──────── Dataset

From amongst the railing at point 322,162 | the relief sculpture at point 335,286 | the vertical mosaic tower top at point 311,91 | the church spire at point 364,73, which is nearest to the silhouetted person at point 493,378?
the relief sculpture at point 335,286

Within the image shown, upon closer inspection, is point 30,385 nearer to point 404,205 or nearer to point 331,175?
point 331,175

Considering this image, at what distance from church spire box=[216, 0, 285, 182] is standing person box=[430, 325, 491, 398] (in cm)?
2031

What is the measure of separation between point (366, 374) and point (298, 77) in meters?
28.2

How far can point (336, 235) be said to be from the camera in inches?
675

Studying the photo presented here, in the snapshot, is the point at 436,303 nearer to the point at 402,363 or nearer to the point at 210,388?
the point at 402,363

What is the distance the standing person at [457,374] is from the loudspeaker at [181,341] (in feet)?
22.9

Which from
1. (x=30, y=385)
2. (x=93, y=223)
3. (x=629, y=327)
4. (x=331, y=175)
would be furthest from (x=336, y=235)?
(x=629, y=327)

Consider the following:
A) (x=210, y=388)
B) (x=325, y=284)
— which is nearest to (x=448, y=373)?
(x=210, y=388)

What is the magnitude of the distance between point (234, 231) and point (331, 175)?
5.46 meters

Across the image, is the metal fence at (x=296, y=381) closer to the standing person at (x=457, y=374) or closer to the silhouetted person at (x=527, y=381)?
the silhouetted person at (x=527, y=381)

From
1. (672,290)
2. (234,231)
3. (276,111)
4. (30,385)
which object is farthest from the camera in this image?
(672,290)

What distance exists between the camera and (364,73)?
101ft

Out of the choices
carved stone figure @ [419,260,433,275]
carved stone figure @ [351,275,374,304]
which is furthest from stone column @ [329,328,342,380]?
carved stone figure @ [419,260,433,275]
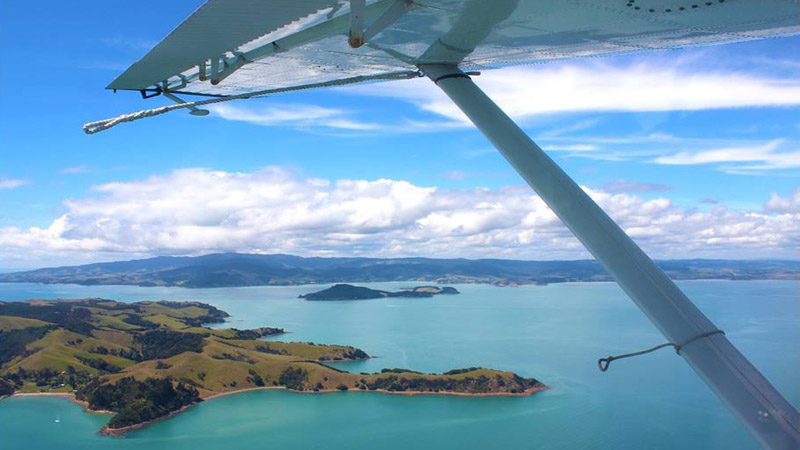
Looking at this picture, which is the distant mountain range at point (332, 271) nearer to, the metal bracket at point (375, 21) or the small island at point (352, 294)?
the small island at point (352, 294)

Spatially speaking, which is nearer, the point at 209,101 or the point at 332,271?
the point at 209,101

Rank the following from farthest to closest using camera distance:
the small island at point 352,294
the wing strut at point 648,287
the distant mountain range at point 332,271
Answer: the distant mountain range at point 332,271
the small island at point 352,294
the wing strut at point 648,287

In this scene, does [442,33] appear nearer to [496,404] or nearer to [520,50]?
[520,50]

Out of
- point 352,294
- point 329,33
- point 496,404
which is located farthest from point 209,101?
point 352,294

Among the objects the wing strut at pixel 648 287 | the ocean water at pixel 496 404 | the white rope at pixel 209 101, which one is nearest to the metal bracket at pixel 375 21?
the wing strut at pixel 648 287

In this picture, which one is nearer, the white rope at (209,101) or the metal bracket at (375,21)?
the metal bracket at (375,21)

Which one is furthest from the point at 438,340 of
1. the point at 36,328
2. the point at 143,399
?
the point at 36,328

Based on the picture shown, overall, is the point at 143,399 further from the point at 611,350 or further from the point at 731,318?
the point at 731,318
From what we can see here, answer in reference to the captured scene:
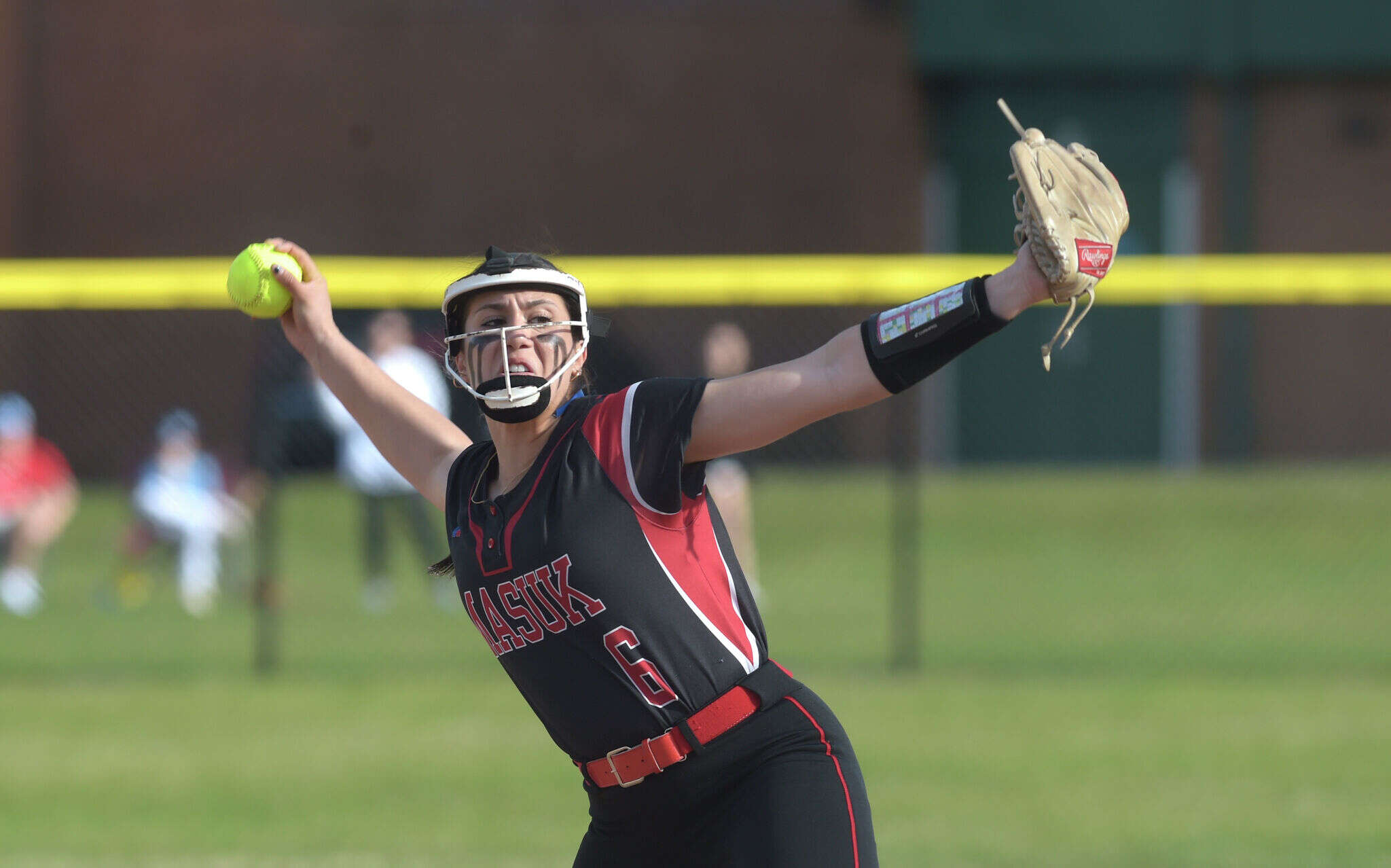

────────────────

Count the lines in the material above that contain the word "between". Reply with the number only.

Reply to the task:
3